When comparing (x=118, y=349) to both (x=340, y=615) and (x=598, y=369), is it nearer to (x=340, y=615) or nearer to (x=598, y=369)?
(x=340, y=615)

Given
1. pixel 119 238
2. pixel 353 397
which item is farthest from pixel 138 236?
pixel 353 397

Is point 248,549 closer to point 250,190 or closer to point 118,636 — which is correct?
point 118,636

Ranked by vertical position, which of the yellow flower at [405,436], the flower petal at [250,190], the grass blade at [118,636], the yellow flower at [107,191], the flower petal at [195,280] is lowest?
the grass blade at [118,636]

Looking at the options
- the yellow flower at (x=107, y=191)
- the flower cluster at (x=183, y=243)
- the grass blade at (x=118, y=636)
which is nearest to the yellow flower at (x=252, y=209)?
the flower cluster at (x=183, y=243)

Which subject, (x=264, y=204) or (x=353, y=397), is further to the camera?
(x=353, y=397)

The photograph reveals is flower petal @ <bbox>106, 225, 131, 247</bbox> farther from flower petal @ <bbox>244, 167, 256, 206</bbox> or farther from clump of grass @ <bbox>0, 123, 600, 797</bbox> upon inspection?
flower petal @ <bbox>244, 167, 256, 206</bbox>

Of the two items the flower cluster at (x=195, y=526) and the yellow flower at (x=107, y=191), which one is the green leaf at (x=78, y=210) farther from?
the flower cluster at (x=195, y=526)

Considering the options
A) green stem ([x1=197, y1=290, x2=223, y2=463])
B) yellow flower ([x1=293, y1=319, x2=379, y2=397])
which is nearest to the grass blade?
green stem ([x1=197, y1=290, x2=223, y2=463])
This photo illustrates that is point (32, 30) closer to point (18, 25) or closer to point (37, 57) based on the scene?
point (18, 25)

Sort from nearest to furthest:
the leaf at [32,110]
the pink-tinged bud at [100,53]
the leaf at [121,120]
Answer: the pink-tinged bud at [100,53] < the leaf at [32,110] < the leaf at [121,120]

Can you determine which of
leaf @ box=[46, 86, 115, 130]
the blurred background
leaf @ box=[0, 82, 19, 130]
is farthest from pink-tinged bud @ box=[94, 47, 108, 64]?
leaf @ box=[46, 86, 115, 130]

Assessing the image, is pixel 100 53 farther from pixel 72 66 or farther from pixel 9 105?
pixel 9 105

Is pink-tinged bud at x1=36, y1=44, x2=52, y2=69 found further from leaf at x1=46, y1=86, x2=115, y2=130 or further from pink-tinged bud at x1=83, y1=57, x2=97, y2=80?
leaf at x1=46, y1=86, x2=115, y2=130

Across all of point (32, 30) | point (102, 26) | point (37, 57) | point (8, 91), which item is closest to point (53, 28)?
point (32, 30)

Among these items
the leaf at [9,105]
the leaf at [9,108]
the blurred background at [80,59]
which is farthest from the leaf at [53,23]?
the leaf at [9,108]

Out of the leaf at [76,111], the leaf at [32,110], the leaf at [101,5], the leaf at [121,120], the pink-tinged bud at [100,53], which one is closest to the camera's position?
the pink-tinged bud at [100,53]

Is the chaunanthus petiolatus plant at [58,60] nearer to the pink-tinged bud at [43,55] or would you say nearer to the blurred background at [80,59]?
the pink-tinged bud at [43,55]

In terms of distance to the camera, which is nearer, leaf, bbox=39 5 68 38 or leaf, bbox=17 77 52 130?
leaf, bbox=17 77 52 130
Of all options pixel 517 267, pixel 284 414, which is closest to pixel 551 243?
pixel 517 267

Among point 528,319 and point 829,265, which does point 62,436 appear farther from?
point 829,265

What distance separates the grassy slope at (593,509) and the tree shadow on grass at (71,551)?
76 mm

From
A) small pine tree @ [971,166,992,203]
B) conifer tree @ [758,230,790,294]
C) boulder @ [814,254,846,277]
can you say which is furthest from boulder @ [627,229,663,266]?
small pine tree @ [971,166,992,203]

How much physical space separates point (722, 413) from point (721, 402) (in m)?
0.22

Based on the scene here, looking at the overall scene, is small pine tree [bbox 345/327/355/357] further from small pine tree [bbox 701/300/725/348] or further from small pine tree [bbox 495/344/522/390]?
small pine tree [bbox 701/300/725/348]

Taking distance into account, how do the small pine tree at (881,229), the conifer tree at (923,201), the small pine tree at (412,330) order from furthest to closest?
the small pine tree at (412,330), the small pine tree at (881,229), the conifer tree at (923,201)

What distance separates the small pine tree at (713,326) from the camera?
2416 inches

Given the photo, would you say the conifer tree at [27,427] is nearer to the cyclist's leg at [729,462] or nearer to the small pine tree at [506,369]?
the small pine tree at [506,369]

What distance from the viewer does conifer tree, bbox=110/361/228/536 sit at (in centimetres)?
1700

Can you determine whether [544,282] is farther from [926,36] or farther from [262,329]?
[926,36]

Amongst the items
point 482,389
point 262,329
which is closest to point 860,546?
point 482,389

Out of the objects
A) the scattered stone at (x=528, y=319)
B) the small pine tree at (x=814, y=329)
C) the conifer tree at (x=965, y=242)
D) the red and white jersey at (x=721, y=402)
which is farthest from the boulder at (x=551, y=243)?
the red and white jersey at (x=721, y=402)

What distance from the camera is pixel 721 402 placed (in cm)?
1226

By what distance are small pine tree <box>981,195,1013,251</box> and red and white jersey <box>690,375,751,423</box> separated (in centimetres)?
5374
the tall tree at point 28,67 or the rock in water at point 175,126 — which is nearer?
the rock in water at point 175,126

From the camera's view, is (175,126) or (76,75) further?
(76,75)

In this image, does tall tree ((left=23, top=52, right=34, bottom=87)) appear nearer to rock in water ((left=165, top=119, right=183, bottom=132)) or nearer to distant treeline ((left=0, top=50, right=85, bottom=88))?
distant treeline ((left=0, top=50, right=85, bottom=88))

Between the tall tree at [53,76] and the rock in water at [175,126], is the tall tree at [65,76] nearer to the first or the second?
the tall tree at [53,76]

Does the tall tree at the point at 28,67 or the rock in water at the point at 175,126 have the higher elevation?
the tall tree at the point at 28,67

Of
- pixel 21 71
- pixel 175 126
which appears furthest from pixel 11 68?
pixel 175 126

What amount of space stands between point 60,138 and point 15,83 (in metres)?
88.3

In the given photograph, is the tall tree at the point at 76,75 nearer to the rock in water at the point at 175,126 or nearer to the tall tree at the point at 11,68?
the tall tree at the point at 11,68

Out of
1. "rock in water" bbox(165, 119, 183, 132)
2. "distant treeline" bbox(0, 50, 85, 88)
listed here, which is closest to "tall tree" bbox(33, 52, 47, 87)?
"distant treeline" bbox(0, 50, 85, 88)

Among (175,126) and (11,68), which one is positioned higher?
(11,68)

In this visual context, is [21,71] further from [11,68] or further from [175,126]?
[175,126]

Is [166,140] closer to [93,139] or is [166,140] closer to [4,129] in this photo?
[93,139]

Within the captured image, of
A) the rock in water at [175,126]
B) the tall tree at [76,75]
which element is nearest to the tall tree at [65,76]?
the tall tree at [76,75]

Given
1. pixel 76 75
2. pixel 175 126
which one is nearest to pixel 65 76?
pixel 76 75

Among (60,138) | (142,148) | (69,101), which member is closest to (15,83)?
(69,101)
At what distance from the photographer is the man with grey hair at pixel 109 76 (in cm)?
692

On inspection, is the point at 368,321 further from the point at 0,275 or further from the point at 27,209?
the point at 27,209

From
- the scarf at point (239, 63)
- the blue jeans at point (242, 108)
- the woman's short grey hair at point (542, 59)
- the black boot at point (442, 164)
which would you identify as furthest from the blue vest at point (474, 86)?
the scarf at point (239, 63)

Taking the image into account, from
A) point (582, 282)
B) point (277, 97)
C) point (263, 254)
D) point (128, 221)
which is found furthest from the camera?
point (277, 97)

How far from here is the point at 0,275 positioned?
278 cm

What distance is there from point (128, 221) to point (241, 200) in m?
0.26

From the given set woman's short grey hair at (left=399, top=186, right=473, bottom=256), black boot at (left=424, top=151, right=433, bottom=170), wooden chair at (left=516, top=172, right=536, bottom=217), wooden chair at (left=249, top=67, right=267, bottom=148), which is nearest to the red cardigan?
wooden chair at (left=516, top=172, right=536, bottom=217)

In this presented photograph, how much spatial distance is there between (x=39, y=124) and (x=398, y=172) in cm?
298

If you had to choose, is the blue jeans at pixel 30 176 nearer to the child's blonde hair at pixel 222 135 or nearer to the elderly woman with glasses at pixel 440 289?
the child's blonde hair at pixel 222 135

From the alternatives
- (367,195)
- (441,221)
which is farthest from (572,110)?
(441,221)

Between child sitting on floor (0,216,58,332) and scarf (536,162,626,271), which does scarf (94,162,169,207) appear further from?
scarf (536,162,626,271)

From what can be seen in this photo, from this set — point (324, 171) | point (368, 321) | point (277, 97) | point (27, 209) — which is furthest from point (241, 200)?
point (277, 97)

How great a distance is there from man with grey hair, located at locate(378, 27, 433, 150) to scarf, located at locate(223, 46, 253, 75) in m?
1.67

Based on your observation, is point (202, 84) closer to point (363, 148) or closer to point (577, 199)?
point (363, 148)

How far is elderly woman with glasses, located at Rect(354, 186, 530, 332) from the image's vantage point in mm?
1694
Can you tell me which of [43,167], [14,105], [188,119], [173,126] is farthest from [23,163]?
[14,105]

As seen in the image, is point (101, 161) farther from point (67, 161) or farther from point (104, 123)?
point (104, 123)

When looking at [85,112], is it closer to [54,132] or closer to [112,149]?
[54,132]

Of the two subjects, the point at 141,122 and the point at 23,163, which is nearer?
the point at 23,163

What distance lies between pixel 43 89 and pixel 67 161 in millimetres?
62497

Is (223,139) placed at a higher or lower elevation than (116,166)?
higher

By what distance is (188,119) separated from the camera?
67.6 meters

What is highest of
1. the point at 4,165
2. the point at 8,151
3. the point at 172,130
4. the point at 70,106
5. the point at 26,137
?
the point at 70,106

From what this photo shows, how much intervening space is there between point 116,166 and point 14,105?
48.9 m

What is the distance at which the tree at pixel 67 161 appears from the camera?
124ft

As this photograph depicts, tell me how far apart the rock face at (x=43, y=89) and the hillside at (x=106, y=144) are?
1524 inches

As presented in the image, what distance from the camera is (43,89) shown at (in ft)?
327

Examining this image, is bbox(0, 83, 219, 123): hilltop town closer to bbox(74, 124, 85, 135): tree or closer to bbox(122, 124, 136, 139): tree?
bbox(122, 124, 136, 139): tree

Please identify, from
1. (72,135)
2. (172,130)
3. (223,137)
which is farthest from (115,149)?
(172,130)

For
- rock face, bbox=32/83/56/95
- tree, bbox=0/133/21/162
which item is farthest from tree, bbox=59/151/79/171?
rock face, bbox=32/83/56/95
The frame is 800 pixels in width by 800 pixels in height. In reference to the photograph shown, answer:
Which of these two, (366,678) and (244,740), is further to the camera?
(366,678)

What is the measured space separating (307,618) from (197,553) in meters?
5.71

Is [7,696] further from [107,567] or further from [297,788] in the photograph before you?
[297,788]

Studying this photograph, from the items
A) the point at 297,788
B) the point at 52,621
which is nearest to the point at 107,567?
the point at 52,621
========
Copy exactly the line containing "As this photograph" and every line after it, ending with the last line of the records above.

- ANSWER TO THIS PROBLEM
As this photograph depicts, tell me how far apart the rock face at (x=43, y=89) and the hillside at (x=106, y=144) are?
1524 inches

As presented in the image, what distance from the camera is (43,89) shown at (in ft)?
327

Examining this image, is bbox(0, 83, 219, 123): hilltop town closer to bbox(74, 124, 85, 135): tree or closer to bbox(122, 124, 136, 139): tree?
bbox(122, 124, 136, 139): tree

Please identify, from
1. (72,135)
2. (172,130)
3. (223,137)
which is farthest from (115,149)?
(172,130)

For
- rock face, bbox=32/83/56/95
- tree, bbox=0/133/21/162
which item is farthest from tree, bbox=59/151/79/171?
rock face, bbox=32/83/56/95
The frame is 800 pixels in width by 800 pixels in height. In reference to the photograph shown, answer:
Which of these two, (366,678) and (244,740), is further to the camera?
(366,678)

What is the measured space separating (307,618) from (197,553) in meters?
5.71

Is [7,696] further from [107,567] or further from [297,788] in the photograph before you?
[297,788]

Studying this photograph, from the items
A) the point at 297,788
B) the point at 52,621
which is nearest to the point at 107,567?
the point at 52,621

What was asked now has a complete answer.